秋吉 理香子『無人島ロワイヤル』

常連客たちが「無人島に3つ持っていくとしたら?」という定番の話題で盛り上がっていると、その店(バー)のオーナーが「無人島持ってるよ」と言い出して、じゃあほんとに「3つのアイテムをもって無人島に行こう」ということになる。島に到着し、一夜明けるとマスターの姿はなく「これからバトルロワイヤルをやってもらいます。優勝者には帰りの足(ボート)と賞金10億円あげます」というビデオメッセージが残されていた。

という始まりで、そのあとはそのまんまバトルロワイヤルに突入するんだけど、ゲームの主催者であるマスターを含め9人の登場人物のうち3人が人を殺すことに前向きどころか狂喜乱舞しちゃう狂人で笑ったw。

登場人物の関係性がサークルの仲間とか職場の同僚といった日常的に接してるものではなく「バーの常連」ってところがミソだよな。バーで「本性」を見せることはまあないわけで、オーナーを筆頭に「実はそういう人間だった」となる展開に違和感がない。
そして本を開くとまず登場人物一覧があるんだけど、最初にある名前の人物の視点で物語が始まるんですよね。そしてこの人物はとある「思い」を抱えてる。

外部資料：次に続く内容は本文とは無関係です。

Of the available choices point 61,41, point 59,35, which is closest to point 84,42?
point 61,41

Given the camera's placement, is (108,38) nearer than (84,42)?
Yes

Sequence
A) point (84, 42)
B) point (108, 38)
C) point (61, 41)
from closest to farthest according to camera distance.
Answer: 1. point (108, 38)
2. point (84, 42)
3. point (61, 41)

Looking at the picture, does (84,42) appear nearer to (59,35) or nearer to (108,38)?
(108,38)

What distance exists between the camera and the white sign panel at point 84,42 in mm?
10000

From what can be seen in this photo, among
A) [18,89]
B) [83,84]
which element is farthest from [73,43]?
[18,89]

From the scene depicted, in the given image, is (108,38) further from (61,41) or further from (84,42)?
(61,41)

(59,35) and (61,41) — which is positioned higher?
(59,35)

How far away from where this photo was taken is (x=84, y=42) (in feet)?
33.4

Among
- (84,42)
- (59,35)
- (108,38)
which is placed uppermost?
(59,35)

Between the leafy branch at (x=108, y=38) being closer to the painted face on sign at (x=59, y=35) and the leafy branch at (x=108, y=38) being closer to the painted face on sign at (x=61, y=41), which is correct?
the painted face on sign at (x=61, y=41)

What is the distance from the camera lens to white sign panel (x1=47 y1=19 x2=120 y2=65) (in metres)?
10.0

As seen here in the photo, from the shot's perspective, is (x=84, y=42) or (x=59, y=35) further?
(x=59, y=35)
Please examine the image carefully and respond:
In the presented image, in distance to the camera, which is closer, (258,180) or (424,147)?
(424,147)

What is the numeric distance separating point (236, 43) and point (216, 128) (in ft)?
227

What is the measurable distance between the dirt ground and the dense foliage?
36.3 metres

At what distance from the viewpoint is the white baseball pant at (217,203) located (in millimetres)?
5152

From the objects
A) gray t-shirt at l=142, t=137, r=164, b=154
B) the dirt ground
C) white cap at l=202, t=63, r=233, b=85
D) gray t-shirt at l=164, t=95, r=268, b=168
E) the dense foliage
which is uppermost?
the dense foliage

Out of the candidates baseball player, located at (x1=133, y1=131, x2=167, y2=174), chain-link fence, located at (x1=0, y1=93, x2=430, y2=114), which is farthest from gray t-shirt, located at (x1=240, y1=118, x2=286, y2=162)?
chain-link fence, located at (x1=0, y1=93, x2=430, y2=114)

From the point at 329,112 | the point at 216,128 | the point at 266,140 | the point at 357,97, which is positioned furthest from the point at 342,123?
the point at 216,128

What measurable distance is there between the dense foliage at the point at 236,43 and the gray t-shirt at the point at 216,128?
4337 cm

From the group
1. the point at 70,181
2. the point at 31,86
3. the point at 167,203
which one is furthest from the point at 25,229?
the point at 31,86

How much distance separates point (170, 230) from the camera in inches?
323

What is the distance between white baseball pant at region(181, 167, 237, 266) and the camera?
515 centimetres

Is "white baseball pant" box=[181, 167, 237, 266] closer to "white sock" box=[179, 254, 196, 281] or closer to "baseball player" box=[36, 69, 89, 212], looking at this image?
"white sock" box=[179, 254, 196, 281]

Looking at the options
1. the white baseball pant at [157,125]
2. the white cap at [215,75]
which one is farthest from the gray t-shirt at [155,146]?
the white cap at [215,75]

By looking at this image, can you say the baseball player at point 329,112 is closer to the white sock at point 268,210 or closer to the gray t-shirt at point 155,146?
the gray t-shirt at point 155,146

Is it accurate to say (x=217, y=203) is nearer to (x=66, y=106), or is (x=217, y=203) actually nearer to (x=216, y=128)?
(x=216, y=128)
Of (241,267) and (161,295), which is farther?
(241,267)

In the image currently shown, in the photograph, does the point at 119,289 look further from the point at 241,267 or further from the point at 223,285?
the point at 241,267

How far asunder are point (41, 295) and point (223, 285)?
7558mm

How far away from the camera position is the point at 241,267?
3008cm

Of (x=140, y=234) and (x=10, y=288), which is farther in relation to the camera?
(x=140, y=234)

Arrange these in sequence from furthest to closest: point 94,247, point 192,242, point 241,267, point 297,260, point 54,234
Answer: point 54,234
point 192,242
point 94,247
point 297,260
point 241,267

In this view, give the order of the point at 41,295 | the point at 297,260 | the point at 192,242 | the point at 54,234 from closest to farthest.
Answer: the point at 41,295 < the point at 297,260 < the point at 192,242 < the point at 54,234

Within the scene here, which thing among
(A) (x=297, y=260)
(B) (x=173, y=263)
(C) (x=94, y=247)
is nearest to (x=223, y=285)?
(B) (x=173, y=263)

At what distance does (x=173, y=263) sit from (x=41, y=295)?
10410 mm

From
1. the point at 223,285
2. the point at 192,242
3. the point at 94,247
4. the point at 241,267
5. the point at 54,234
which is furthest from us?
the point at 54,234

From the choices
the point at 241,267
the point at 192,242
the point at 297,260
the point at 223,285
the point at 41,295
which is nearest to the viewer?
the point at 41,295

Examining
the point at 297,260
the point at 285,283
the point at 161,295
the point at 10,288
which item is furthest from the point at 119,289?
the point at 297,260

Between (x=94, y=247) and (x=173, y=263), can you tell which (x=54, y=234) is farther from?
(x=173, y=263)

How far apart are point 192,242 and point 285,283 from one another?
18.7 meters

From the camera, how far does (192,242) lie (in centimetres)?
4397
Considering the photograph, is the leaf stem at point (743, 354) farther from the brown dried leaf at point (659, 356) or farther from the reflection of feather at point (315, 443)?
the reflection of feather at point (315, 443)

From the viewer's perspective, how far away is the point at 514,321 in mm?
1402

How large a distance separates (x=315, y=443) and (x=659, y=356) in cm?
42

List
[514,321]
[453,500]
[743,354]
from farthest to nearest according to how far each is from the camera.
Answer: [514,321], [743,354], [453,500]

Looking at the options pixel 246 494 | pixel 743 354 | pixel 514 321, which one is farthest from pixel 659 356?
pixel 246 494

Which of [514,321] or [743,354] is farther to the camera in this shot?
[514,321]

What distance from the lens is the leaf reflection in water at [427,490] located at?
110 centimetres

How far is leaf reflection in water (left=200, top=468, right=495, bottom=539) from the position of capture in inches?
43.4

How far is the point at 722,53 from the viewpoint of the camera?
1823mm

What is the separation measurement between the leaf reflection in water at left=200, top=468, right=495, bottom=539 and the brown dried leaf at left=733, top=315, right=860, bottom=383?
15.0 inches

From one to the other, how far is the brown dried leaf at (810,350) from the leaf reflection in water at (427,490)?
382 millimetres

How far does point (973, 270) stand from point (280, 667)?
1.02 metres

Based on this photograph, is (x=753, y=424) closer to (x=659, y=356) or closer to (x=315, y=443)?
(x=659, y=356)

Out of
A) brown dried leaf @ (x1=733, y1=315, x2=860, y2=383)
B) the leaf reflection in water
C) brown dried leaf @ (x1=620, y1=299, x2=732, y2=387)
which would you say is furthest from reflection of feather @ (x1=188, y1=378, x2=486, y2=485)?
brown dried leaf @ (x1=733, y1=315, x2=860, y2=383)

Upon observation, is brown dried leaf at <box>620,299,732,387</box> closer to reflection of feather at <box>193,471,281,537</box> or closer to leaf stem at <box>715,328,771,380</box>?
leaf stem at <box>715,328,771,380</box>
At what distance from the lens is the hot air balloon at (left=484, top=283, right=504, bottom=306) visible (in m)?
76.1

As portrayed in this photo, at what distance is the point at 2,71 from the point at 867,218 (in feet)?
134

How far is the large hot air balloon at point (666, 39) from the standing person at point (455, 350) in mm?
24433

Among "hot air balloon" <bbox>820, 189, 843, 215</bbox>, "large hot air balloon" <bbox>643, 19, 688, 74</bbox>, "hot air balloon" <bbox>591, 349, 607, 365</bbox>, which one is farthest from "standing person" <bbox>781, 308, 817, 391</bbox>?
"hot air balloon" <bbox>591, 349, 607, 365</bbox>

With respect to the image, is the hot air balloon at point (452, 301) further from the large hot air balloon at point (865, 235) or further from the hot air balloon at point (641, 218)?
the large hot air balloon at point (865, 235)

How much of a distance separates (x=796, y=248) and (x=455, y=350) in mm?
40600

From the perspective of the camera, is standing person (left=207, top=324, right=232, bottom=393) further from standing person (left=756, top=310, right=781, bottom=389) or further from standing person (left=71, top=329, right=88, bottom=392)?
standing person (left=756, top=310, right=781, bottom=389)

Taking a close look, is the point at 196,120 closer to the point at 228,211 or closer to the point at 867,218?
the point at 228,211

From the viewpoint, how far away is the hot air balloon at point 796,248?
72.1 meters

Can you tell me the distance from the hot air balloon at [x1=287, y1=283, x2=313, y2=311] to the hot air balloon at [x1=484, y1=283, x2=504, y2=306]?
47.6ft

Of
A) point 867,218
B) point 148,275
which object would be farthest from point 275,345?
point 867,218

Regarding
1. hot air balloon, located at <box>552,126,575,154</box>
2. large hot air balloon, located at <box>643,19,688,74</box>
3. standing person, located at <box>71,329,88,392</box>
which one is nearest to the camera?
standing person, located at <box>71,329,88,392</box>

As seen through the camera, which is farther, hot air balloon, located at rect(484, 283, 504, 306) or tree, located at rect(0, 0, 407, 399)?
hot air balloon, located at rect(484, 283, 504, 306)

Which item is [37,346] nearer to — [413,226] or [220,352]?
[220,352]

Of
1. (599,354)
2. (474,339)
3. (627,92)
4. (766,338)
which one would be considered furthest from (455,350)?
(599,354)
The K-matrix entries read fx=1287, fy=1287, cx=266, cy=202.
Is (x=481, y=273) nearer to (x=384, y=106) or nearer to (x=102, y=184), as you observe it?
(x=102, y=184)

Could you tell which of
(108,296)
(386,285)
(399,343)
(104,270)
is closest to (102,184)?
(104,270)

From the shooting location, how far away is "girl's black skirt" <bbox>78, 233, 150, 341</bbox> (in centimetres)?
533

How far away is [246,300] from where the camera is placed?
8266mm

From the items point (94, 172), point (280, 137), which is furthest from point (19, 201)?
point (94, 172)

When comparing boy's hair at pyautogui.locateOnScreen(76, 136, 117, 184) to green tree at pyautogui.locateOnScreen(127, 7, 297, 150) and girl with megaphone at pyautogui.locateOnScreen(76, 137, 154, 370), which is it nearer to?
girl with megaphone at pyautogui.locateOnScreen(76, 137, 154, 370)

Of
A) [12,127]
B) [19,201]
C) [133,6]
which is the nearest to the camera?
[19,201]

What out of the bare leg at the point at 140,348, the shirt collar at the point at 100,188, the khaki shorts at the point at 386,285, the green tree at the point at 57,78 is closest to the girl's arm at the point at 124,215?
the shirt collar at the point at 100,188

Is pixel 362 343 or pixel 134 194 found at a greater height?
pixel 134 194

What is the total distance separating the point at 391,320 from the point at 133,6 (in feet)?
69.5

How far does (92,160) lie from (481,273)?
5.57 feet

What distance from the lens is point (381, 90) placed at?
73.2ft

だからこの人物を中心として物語が展開するのだろうと予想するんだけど、その予想は早々に砕かれる。この掴みが見事。

あとはまあサクサクと人を殺し殺される描写が続き、そのなかで各人の「人間性」が描かれるわけなんですが、生き残るのは予想通りの人物だけどキャラクター性を最大限活かすラストバトルが痛快でした。